**BRIEF**: Would you give the records below again, exactly and completely?

[Stored dataset items]
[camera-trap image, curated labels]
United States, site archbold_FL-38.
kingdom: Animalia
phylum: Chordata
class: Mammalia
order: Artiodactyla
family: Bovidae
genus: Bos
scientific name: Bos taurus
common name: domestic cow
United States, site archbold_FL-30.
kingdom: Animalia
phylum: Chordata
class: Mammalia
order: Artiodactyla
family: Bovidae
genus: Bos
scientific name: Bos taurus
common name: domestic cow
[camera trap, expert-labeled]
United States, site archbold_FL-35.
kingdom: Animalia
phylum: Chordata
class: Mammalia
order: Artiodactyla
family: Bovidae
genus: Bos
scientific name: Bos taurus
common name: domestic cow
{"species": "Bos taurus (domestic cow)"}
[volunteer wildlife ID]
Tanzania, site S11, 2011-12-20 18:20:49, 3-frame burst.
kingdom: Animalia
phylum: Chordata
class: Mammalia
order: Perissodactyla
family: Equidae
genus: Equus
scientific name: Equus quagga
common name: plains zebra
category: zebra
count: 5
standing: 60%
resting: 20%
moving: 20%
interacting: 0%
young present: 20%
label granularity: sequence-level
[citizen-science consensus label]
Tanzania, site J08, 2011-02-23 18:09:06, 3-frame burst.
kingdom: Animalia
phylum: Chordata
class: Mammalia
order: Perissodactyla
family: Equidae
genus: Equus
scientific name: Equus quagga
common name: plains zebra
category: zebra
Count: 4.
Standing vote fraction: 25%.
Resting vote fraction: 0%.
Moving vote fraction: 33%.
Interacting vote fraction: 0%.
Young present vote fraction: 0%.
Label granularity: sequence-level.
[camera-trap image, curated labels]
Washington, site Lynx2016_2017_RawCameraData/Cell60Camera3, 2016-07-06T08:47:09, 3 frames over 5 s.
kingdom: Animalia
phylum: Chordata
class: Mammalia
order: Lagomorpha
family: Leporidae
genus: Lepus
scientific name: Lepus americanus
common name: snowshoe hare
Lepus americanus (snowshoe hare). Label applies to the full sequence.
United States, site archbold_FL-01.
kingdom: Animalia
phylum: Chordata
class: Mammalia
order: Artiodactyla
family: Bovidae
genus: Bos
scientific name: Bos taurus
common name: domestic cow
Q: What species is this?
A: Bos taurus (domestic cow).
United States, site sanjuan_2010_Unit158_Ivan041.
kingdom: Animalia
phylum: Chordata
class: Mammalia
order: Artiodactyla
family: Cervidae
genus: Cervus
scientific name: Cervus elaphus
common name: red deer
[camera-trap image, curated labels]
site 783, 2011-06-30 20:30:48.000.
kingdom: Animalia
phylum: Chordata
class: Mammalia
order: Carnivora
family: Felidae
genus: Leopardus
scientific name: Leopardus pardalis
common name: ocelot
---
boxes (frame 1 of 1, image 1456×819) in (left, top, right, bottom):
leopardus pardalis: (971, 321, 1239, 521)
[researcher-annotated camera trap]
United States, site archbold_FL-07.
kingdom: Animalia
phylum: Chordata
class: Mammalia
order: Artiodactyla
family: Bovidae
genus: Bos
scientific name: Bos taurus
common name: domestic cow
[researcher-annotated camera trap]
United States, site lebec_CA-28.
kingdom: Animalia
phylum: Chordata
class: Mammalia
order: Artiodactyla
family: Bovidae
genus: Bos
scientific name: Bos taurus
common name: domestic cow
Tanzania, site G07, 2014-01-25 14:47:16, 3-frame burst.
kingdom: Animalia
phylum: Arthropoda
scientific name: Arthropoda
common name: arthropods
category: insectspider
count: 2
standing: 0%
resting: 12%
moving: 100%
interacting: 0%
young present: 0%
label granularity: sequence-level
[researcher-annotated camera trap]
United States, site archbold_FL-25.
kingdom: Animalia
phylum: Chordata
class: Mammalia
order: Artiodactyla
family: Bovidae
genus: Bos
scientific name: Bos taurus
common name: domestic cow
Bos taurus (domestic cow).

**TASK OUTPUT**:
[camera-trap image, curated labels]
United States, site archbold_FL-38.
kingdom: Animalia
phylum: Chordata
class: Mammalia
order: Artiodactyla
family: Bovidae
genus: Bos
scientific name: Bos taurus
common name: domestic cow
United States, site archbold_FL-30.
kingdom: Animalia
phylum: Chordata
class: Mammalia
order: Artiodactyla
family: Bovidae
genus: Bos
scientific name: Bos taurus
common name: domestic cow
[camera trap, expert-labeled]
United States, site archbold_FL-35.
kingdom: Animalia
phylum: Chordata
class: Mammalia
order: Artiodactyla
family: Bovidae
genus: Bos
scientific name: Bos taurus
common name: domestic cow
{"species": "Bos taurus (domestic cow)"}
[volunteer wildlife ID]
Tanzania, site S11, 2011-12-20 18:20:49, 3-frame burst.
kingdom: Animalia
phylum: Chordata
class: Mammalia
order: Perissodactyla
family: Equidae
genus: Equus
scientific name: Equus quagga
common name: plains zebra
category: zebra
count: 5
standing: 60%
resting: 20%
moving: 20%
interacting: 0%
young present: 20%
label granularity: sequence-level
[citizen-science consensus label]
Tanzania, site J08, 2011-02-23 18:09:06, 3-frame burst.
kingdom: Animalia
phylum: Chordata
class: Mammalia
order: Perissodactyla
family: Equidae
genus: Equus
scientific name: Equus quagga
common name: plains zebra
category: zebra
Count: 4.
Standing vote fraction: 25%.
Resting vote fraction: 0%.
Moving vote fraction: 33%.
Interacting vote fraction: 0%.
Young present vote fraction: 0%.
Label granularity: sequence-level.
[camera-trap image, curated labels]
Washington, site Lynx2016_2017_RawCameraData/Cell60Camera3, 2016-07-06T08:47:09, 3 frames over 5 s.
kingdom: Animalia
phylum: Chordata
class: Mammalia
order: Lagomorpha
family: Leporidae
genus: Lepus
scientific name: Lepus americanus
common name: snowshoe hare
Lepus americanus (snowshoe hare). Label applies to the full sequence.
United States, site archbold_FL-01.
kingdom: Animalia
phylum: Chordata
class: Mammalia
order: Artiodactyla
family: Bovidae
genus: Bos
scientific name: Bos taurus
common name: domestic cow
Q: What species is this?
A: Bos taurus (domestic cow).
United States, site sanjuan_2010_Unit158_Ivan041.
kingdom: Animalia
phylum: Chordata
class: Mammalia
order: Artiodactyla
family: Cervidae
genus: Cervus
scientific name: Cervus elaphus
common name: red deer
[camera-trap image, curated labels]
site 783, 2011-06-30 20:30:48.000.
kingdom: Animalia
phylum: Chordata
class: Mammalia
order: Carnivora
family: Felidae
genus: Leopardus
scientific name: Leopardus pardalis
common name: ocelot
---
boxes (frame 1 of 1, image 1456×819) in (left, top, right, bottom):
leopardus pardalis: (971, 321, 1239, 521)
[researcher-annotated camera trap]
United States, site archbold_FL-07.
kingdom: Animalia
phylum: Chordata
class: Mammalia
order: Artiodactyla
family: Bovidae
genus: Bos
scientific name: Bos taurus
common name: domestic cow
[researcher-annotated camera trap]
United States, site lebec_CA-28.
kingdom: Animalia
phylum: Chordata
class: Mammalia
order: Artiodactyla
family: Bovidae
genus: Bos
scientific name: Bos taurus
common name: domestic cow
Tanzania, site G07, 2014-01-25 14:47:16, 3-frame burst.
kingdom: Animalia
phylum: Arthropoda
scientific name: Arthropoda
common name: arthropods
category: insectspider
count: 2
standing: 0%
resting: 12%
moving: 100%
interacting: 0%
young present: 0%
label granularity: sequence-level
[researcher-annotated camera trap]
United States, site archbold_FL-25.
kingdom: Animalia
phylum: Chordata
class: Mammalia
order: Artiodactyla
family: Bovidae
genus: Bos
scientific name: Bos taurus
common name: domestic cow
Bos taurus (domestic cow).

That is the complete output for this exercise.